One of the most effective ways to eliminate glare from the sun is to choose mirrored lenses. This style has long been favored by mountaineers who travel in low-oxygen environments where the sun’s rays are especially intense, and are often reflected right back by snow on the ground. Mirror coatings can also be applied to any pair of sunglasses to make them a great addition to high-altitude hiking gear, skiing, and snowshoeing.
It’s crucial to keep your eyes protected from the intense and harmful rays of the sun, and many often assume that darker tints equal better protection. This, however, is wrong, so it’s important to seek out sunglasses that offer 100 percent UV protection. Often, this depends on the material the lens is made of, or the kinds of coatings that have been applied.
Photochromic lenses, which adjust to light as needed, are a great way to stay protected from UV rays while still seeing the best contrast in any given lighting. These are also great for anyone who needs prescription lenses.
Another major consideration to keep in mind is the material the lenses are made from. This can affect the sunglasses’ ability to protect you from UV rays, keep glare down, and withstand any blows they may receive.

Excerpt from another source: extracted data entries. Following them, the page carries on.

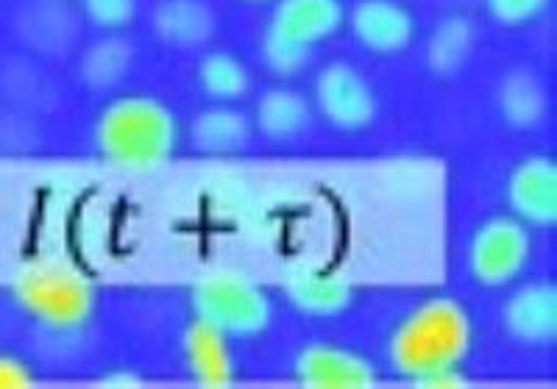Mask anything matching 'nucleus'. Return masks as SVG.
I'll use <instances>...</instances> for the list:
<instances>
[{
    "label": "nucleus",
    "instance_id": "423d86ee",
    "mask_svg": "<svg viewBox=\"0 0 557 389\" xmlns=\"http://www.w3.org/2000/svg\"><path fill=\"white\" fill-rule=\"evenodd\" d=\"M312 109L337 131L355 134L374 126L380 101L355 64L330 62L315 76Z\"/></svg>",
    "mask_w": 557,
    "mask_h": 389
},
{
    "label": "nucleus",
    "instance_id": "7ed1b4c3",
    "mask_svg": "<svg viewBox=\"0 0 557 389\" xmlns=\"http://www.w3.org/2000/svg\"><path fill=\"white\" fill-rule=\"evenodd\" d=\"M14 298L28 317L51 331H78L92 321L98 289L67 262H37L20 273Z\"/></svg>",
    "mask_w": 557,
    "mask_h": 389
},
{
    "label": "nucleus",
    "instance_id": "a211bd4d",
    "mask_svg": "<svg viewBox=\"0 0 557 389\" xmlns=\"http://www.w3.org/2000/svg\"><path fill=\"white\" fill-rule=\"evenodd\" d=\"M315 109L305 92L293 87H271L257 98L253 126L273 142H293L312 128Z\"/></svg>",
    "mask_w": 557,
    "mask_h": 389
},
{
    "label": "nucleus",
    "instance_id": "393cba45",
    "mask_svg": "<svg viewBox=\"0 0 557 389\" xmlns=\"http://www.w3.org/2000/svg\"><path fill=\"white\" fill-rule=\"evenodd\" d=\"M37 384V376L23 359L0 353V389H26Z\"/></svg>",
    "mask_w": 557,
    "mask_h": 389
},
{
    "label": "nucleus",
    "instance_id": "39448f33",
    "mask_svg": "<svg viewBox=\"0 0 557 389\" xmlns=\"http://www.w3.org/2000/svg\"><path fill=\"white\" fill-rule=\"evenodd\" d=\"M532 259L530 226L513 214H494L474 228L469 239V273L480 287L502 289L519 281Z\"/></svg>",
    "mask_w": 557,
    "mask_h": 389
},
{
    "label": "nucleus",
    "instance_id": "a878e982",
    "mask_svg": "<svg viewBox=\"0 0 557 389\" xmlns=\"http://www.w3.org/2000/svg\"><path fill=\"white\" fill-rule=\"evenodd\" d=\"M146 378L139 376L134 371H109L107 376L98 378V387H109V389H117V387H143Z\"/></svg>",
    "mask_w": 557,
    "mask_h": 389
},
{
    "label": "nucleus",
    "instance_id": "6e6552de",
    "mask_svg": "<svg viewBox=\"0 0 557 389\" xmlns=\"http://www.w3.org/2000/svg\"><path fill=\"white\" fill-rule=\"evenodd\" d=\"M14 32L28 51L42 59H67L82 42V14L70 0H23Z\"/></svg>",
    "mask_w": 557,
    "mask_h": 389
},
{
    "label": "nucleus",
    "instance_id": "bb28decb",
    "mask_svg": "<svg viewBox=\"0 0 557 389\" xmlns=\"http://www.w3.org/2000/svg\"><path fill=\"white\" fill-rule=\"evenodd\" d=\"M248 3H271V0H248Z\"/></svg>",
    "mask_w": 557,
    "mask_h": 389
},
{
    "label": "nucleus",
    "instance_id": "f257e3e1",
    "mask_svg": "<svg viewBox=\"0 0 557 389\" xmlns=\"http://www.w3.org/2000/svg\"><path fill=\"white\" fill-rule=\"evenodd\" d=\"M474 346L469 309L451 296H432L412 306L387 337L391 371L412 387H424L435 373L462 367Z\"/></svg>",
    "mask_w": 557,
    "mask_h": 389
},
{
    "label": "nucleus",
    "instance_id": "ddd939ff",
    "mask_svg": "<svg viewBox=\"0 0 557 389\" xmlns=\"http://www.w3.org/2000/svg\"><path fill=\"white\" fill-rule=\"evenodd\" d=\"M153 37L176 51H201L218 37V14L207 0H157Z\"/></svg>",
    "mask_w": 557,
    "mask_h": 389
},
{
    "label": "nucleus",
    "instance_id": "aec40b11",
    "mask_svg": "<svg viewBox=\"0 0 557 389\" xmlns=\"http://www.w3.org/2000/svg\"><path fill=\"white\" fill-rule=\"evenodd\" d=\"M480 42L474 20L466 14H449L432 28L424 48V62L435 78H455L460 76L466 64L471 62Z\"/></svg>",
    "mask_w": 557,
    "mask_h": 389
},
{
    "label": "nucleus",
    "instance_id": "9d476101",
    "mask_svg": "<svg viewBox=\"0 0 557 389\" xmlns=\"http://www.w3.org/2000/svg\"><path fill=\"white\" fill-rule=\"evenodd\" d=\"M348 28L374 57H399L416 42L418 23L399 0H357L348 12Z\"/></svg>",
    "mask_w": 557,
    "mask_h": 389
},
{
    "label": "nucleus",
    "instance_id": "dca6fc26",
    "mask_svg": "<svg viewBox=\"0 0 557 389\" xmlns=\"http://www.w3.org/2000/svg\"><path fill=\"white\" fill-rule=\"evenodd\" d=\"M496 109L505 126L513 131H532L549 114V89L532 67L507 70L496 87Z\"/></svg>",
    "mask_w": 557,
    "mask_h": 389
},
{
    "label": "nucleus",
    "instance_id": "412c9836",
    "mask_svg": "<svg viewBox=\"0 0 557 389\" xmlns=\"http://www.w3.org/2000/svg\"><path fill=\"white\" fill-rule=\"evenodd\" d=\"M198 87L212 103H237L251 92V73L232 53L212 51L198 62Z\"/></svg>",
    "mask_w": 557,
    "mask_h": 389
},
{
    "label": "nucleus",
    "instance_id": "1a4fd4ad",
    "mask_svg": "<svg viewBox=\"0 0 557 389\" xmlns=\"http://www.w3.org/2000/svg\"><path fill=\"white\" fill-rule=\"evenodd\" d=\"M507 206L516 221L530 228H555L557 223V162L527 156L507 176Z\"/></svg>",
    "mask_w": 557,
    "mask_h": 389
},
{
    "label": "nucleus",
    "instance_id": "f8f14e48",
    "mask_svg": "<svg viewBox=\"0 0 557 389\" xmlns=\"http://www.w3.org/2000/svg\"><path fill=\"white\" fill-rule=\"evenodd\" d=\"M184 371L203 389H226L237 381L232 339L203 321H193L182 334Z\"/></svg>",
    "mask_w": 557,
    "mask_h": 389
},
{
    "label": "nucleus",
    "instance_id": "20e7f679",
    "mask_svg": "<svg viewBox=\"0 0 557 389\" xmlns=\"http://www.w3.org/2000/svg\"><path fill=\"white\" fill-rule=\"evenodd\" d=\"M190 306L196 321L209 323L228 339H248L273 321V301L251 276L237 271H212L193 284Z\"/></svg>",
    "mask_w": 557,
    "mask_h": 389
},
{
    "label": "nucleus",
    "instance_id": "4468645a",
    "mask_svg": "<svg viewBox=\"0 0 557 389\" xmlns=\"http://www.w3.org/2000/svg\"><path fill=\"white\" fill-rule=\"evenodd\" d=\"M346 23L341 0H276L268 28L315 51V45L335 37Z\"/></svg>",
    "mask_w": 557,
    "mask_h": 389
},
{
    "label": "nucleus",
    "instance_id": "6ab92c4d",
    "mask_svg": "<svg viewBox=\"0 0 557 389\" xmlns=\"http://www.w3.org/2000/svg\"><path fill=\"white\" fill-rule=\"evenodd\" d=\"M253 123L235 103H212L190 123V142L207 156H235L251 142Z\"/></svg>",
    "mask_w": 557,
    "mask_h": 389
},
{
    "label": "nucleus",
    "instance_id": "5701e85b",
    "mask_svg": "<svg viewBox=\"0 0 557 389\" xmlns=\"http://www.w3.org/2000/svg\"><path fill=\"white\" fill-rule=\"evenodd\" d=\"M82 14L89 26L103 34L126 32L139 14V0H82Z\"/></svg>",
    "mask_w": 557,
    "mask_h": 389
},
{
    "label": "nucleus",
    "instance_id": "9b49d317",
    "mask_svg": "<svg viewBox=\"0 0 557 389\" xmlns=\"http://www.w3.org/2000/svg\"><path fill=\"white\" fill-rule=\"evenodd\" d=\"M507 337L524 348H549L557 339V287L555 281H527L502 309Z\"/></svg>",
    "mask_w": 557,
    "mask_h": 389
},
{
    "label": "nucleus",
    "instance_id": "4be33fe9",
    "mask_svg": "<svg viewBox=\"0 0 557 389\" xmlns=\"http://www.w3.org/2000/svg\"><path fill=\"white\" fill-rule=\"evenodd\" d=\"M260 53L262 64L278 78H296L298 73H305L312 62V48L293 42V39L271 32V28H265V34H262Z\"/></svg>",
    "mask_w": 557,
    "mask_h": 389
},
{
    "label": "nucleus",
    "instance_id": "2eb2a0df",
    "mask_svg": "<svg viewBox=\"0 0 557 389\" xmlns=\"http://www.w3.org/2000/svg\"><path fill=\"white\" fill-rule=\"evenodd\" d=\"M137 59V48L123 32L103 34L96 42H89L76 64V76L84 89L96 95H109L126 84L128 73Z\"/></svg>",
    "mask_w": 557,
    "mask_h": 389
},
{
    "label": "nucleus",
    "instance_id": "f03ea898",
    "mask_svg": "<svg viewBox=\"0 0 557 389\" xmlns=\"http://www.w3.org/2000/svg\"><path fill=\"white\" fill-rule=\"evenodd\" d=\"M92 145L114 167L157 170L176 153L178 120L153 95H121L98 112Z\"/></svg>",
    "mask_w": 557,
    "mask_h": 389
},
{
    "label": "nucleus",
    "instance_id": "b1692460",
    "mask_svg": "<svg viewBox=\"0 0 557 389\" xmlns=\"http://www.w3.org/2000/svg\"><path fill=\"white\" fill-rule=\"evenodd\" d=\"M549 7L552 0H485L487 17L494 20L496 26L505 28L530 26Z\"/></svg>",
    "mask_w": 557,
    "mask_h": 389
},
{
    "label": "nucleus",
    "instance_id": "0eeeda50",
    "mask_svg": "<svg viewBox=\"0 0 557 389\" xmlns=\"http://www.w3.org/2000/svg\"><path fill=\"white\" fill-rule=\"evenodd\" d=\"M293 378L305 389H371L380 384V371L371 359L351 348L315 339L298 348Z\"/></svg>",
    "mask_w": 557,
    "mask_h": 389
},
{
    "label": "nucleus",
    "instance_id": "f3484780",
    "mask_svg": "<svg viewBox=\"0 0 557 389\" xmlns=\"http://www.w3.org/2000/svg\"><path fill=\"white\" fill-rule=\"evenodd\" d=\"M285 296L301 314L337 317L355 303V287L343 276L321 267H298L287 276Z\"/></svg>",
    "mask_w": 557,
    "mask_h": 389
}]
</instances>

Some of the best sunglasses are made of polycarbonate, which is extremely lightweight, shatter resistant, and keeps 100 percent of the sun’s UV rays out of your eyes, requiring no coatings or additives.
Lenses made of glass certainly give you the utmost clarity and resist scratching better than polycarbonate, but glass won’t stand up to impacts as well, making them better for less-rugged sports.
Once you’ve got your vision protected, you’ll want to choose glasses built for the activities you’ll be doing while wearing them. Obviously, you’ll need a pair that fit snugly on your face without falling off, so make sure they sit high on the bridge of your nose, and the lenses are close to your eyes. Many sunglasses come with padding for your nose, as well as grip material on the temples
Here’s a quick rundown of the best glasses for a few popular outdoor sports.
Many cyclists prefer a wraparound design with large lenses that protect them no matter how their head is positioned. Often, these lenses come in one piece, making sure that the cyclist’s view is never obstructed. This also offers protection against dust, grit, and other debris.
Kayaking, Stand Up Paddleboarding, and Boating
If you’re going to be on the water, you may want to go with polarized polycarbonate lenses, which let a minimal amount of visible light through.
Mountaineering and Hiking
While standard sport sunglasses work for most hikes, at high altitudes and in the snow, you’ll want sunglasses that are durable and won’t budge from your face. Often, these types have a mirror coating, which keeps out glare the most effectively. Julbo, for example, has been a leader in mountaineering sunglasses for decades, using a mineral glass lens and 100 percent UV protection.
Your eyes are essential for performing well and staying safe, so take the time to choose a pair of sunglasses that are right for you and your activity.